Edward Troup, diretor da receita britânica até 2018, diz que em países como o Reino Unido pode ser difícil implementar um sistema tão generalista, que dá pouco ou nenhum espaço para casos mais complexos. “Democracias mais maduras encontram mais dificuldade do que a Rússia ou a China poderiam encontrar para tratar com aspereza os casos que são exceções — tanto pela falta de disposição em aplicar uma mão forte quanto pela expectativa social de tratamento humano para os casos difíceis”, diz.

Ainda assim, ele vê a tecnologia como uma resposta de longo prazo para uma arrecadação de impostos mais eficiente. Sobre o programa “digitalizando os impostos”, que exige apenas das empresas a entrega das declarações de IVA eletronicamente, Troup disse que, uma vez que esteja em vigor, ele pode ser integrado a caixas registradoras e a sistemas de venda bem administrados que alimentem de dados a receita federal britânica diretamente.

“Acredito fortemente que essa seja a solução, mas gostaria de evitar um lançamento com falhas que acabe atrasando o progresso em décadas”, disse Troup.

Se esses problemas forem resolvidos e muitos países adotarem uma arrecadação e sistemas de gerenciamento tributário automáticos e digitais, o próximo passo seria melhorar a eficiência dos sistemas tributários de formas atualmente consideradas impossíveis, diz De la Feria.
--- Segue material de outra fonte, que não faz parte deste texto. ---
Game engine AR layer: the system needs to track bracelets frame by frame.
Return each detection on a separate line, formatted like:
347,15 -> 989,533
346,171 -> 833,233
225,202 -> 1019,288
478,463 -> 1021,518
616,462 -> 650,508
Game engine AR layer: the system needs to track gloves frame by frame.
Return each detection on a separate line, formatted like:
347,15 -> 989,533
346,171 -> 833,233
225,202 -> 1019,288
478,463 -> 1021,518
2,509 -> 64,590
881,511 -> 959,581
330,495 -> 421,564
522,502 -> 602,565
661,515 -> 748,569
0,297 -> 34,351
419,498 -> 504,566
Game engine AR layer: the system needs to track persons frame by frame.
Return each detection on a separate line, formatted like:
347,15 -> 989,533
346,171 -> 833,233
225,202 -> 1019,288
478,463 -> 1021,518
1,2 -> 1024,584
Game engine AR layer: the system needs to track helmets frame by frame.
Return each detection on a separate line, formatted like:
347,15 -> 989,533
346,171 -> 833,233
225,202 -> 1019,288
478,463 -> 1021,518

A maioria dos países tem sistemas de IVA terrivelmente ineficientes porque, por exemplo, têm muitas isenções e alíquotas zero para itens como alimentos ou roupas de bebê, que são justificadas como auxílios para as famílias mais pobres.

Trata-se de uma redistribuição muito ineficiente, argumenta a professora, porque “deixamos de tributar um monte de pessoas que poderiam pagar o IVA nesses itens e [porque] sabemos que a grande maioria do consumo de alimentos, por exemplo, é feita por clientes de alta renda”.

Quando os números fiscais individuais de uma pessoa forem casados automaticamente com as notas fiscais, De la Feria vislumbra um sistema em que as famílias pobres receberiam automaticamente desconto no IVA por meio da seguridade social. “Dessa forma, você consegue uma proteção direcionada para famílias de baixa renda.”

Pagamentos de impostos individualizados e automatizados de acordo coma renda familiar ainda estão no reino da ficção científica. Mas a necessidade de aumentar a arrecadação sem aumentar os impostos é um problema grave, que é enfrentado por muitos países e só vai aumentar, uma vez que o envelhecimento das sociedades intensifica a pressão sobre os orçamentos públicos. Embora as autoridades fiscais ainda não estejam vendo atualmente em que seus cidadãos gastam todo seu dinheiro, a tecnologia para isso já existe e vem se disseminando rapidamente pelo mundo.